Я уже говорила, что, на мой взгляд, г-н Пруст никогда и никого по-настоящему не любил. Это вовсе не означает неспособности к любви. Просто, как мне кажется, с самой ранней молодости у него были слишком большие амбиции в литературе, чтобы он мог привязываться к людям как-то иначе, чем ради того, что сам впоследствии называл своими «поисками». Уже тогда он понял, насколько связанные с этим тре­бования, да еще и плохое здоровье, затрудняют общение. Несомненно, его привя­занность ко мне объясняется только тем, что он видел, как меня очаровывает и при­влекает все исходящее от него.

И, конечно, было много разговоров о том, что из-за постоянных любовных разочарований в молодости он отвернулся от женщин ради других отношений.

Здесь я еще раз хочу со всей определенностью заявить, что дала себе клятву рассказывать доподлинно мне известное или же недвусмысленно вытекающее из его намеков, когда я достаточно уверена в правильности своего понимания.

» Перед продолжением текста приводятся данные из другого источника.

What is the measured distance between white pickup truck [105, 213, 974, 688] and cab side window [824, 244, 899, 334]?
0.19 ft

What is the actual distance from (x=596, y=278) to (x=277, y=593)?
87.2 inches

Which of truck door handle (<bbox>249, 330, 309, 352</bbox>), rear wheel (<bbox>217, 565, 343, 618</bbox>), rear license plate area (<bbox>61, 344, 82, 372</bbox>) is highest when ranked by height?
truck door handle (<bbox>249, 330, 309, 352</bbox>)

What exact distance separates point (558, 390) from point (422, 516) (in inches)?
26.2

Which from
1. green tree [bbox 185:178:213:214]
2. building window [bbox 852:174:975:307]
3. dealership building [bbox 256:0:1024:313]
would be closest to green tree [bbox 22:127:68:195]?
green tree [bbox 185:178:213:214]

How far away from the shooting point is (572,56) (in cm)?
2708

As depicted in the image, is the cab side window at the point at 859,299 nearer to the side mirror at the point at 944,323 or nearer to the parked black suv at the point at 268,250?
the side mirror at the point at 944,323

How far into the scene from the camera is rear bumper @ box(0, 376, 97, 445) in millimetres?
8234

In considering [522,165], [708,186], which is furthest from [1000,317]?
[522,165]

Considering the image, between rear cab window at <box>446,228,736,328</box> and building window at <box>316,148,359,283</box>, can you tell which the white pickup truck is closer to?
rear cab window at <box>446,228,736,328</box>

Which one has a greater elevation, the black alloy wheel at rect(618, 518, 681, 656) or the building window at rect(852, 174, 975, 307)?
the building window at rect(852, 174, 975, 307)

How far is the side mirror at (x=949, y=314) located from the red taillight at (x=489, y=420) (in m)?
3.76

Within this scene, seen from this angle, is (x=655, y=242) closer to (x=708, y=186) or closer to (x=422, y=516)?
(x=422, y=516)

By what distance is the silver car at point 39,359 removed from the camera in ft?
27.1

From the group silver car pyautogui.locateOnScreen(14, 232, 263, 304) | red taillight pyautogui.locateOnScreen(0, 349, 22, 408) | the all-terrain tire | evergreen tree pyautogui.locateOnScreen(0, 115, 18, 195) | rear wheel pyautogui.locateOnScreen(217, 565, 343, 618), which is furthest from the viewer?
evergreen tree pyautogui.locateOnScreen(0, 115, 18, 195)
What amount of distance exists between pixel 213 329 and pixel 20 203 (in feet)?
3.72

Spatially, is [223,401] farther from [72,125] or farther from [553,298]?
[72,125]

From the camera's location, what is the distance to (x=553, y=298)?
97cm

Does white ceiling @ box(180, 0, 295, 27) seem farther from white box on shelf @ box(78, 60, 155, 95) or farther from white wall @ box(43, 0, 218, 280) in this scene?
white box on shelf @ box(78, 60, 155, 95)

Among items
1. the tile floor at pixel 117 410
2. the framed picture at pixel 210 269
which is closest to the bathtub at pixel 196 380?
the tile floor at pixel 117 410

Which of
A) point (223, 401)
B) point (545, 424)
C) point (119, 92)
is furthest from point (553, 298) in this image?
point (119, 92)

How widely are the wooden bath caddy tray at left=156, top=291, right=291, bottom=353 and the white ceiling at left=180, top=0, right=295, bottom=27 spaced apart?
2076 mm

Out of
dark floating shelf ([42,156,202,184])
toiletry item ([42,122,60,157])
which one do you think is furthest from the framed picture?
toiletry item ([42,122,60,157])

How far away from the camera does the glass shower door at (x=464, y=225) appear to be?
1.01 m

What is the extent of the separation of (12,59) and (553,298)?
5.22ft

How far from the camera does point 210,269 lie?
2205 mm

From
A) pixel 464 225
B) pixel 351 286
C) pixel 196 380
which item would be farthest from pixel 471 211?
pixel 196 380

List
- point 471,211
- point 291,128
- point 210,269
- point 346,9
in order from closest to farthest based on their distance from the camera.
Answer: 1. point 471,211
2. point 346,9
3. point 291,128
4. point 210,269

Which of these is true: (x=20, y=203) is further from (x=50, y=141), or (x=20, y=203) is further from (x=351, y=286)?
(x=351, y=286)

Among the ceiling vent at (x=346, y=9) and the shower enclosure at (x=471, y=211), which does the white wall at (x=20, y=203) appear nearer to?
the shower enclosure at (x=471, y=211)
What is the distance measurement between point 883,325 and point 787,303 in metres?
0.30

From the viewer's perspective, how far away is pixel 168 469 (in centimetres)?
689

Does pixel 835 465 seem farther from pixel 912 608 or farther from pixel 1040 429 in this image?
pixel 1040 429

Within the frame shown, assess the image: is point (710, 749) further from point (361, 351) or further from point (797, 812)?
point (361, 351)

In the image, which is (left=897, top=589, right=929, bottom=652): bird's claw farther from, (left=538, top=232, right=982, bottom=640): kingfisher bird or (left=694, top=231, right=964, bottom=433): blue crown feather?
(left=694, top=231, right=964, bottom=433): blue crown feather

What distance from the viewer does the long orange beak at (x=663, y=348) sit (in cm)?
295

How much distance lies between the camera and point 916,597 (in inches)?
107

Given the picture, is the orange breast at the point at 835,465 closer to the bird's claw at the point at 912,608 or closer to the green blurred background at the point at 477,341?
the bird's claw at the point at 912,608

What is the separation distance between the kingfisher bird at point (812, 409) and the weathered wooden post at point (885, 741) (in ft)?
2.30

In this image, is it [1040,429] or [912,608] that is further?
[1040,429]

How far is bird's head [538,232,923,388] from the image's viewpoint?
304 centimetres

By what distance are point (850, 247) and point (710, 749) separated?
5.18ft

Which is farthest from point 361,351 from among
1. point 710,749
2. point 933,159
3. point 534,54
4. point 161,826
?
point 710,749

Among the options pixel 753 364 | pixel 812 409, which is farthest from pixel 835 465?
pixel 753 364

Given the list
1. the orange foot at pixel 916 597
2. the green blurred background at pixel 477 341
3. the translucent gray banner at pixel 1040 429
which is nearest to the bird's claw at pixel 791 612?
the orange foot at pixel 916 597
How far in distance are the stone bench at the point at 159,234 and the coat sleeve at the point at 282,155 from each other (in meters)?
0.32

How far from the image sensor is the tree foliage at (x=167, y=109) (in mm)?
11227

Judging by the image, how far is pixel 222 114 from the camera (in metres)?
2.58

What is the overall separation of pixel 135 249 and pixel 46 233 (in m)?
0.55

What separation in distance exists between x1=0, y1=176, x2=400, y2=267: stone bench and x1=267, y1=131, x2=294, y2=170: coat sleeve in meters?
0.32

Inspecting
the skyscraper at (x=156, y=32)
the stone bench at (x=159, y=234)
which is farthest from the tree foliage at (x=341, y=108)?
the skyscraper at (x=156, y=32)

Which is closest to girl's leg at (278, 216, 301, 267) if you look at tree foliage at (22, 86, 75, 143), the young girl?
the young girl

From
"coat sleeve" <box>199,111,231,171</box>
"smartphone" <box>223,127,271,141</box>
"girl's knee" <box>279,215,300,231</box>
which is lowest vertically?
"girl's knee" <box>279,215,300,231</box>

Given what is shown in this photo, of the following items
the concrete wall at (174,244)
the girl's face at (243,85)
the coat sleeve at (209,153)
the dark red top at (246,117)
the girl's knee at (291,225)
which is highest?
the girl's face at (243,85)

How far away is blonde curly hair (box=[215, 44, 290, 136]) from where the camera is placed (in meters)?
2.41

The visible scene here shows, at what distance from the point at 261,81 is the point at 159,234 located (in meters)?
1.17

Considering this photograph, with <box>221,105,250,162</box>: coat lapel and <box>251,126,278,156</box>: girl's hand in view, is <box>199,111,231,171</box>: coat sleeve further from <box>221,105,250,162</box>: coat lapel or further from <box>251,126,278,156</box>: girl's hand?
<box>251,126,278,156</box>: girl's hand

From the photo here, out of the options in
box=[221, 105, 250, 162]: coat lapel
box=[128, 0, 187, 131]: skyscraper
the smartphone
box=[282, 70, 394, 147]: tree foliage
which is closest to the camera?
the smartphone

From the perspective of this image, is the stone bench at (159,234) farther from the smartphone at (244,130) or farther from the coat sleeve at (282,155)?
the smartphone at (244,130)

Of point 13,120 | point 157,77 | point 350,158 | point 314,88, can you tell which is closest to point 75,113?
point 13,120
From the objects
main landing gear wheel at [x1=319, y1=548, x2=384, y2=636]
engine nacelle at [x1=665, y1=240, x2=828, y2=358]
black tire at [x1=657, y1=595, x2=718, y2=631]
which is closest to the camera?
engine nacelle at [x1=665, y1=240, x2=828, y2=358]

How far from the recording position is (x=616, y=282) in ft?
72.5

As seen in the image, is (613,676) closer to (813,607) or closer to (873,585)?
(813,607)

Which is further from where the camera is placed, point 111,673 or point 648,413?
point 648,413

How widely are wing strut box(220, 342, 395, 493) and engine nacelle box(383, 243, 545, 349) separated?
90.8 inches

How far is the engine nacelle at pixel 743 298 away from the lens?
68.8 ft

И если я говорю, что г-н Пруст никогда не давал мне ни малейшего повода представить его в известном свете, из этого отнюдь не следует, что я претендую на знание абсолютной истины или хочу нарисовать идеальный портрет одними только светлыми красками. Да и зачем бы это было нужно? Его очарование от этого ничуть бы не возросло.

Самое главное, чтобы все поняли — именно таким, каким он был, без всяких изъятий, я любила и терпела его и наслаждалась им. И какой был бы для него толк, если бы я изобразила его этаким ангелочком?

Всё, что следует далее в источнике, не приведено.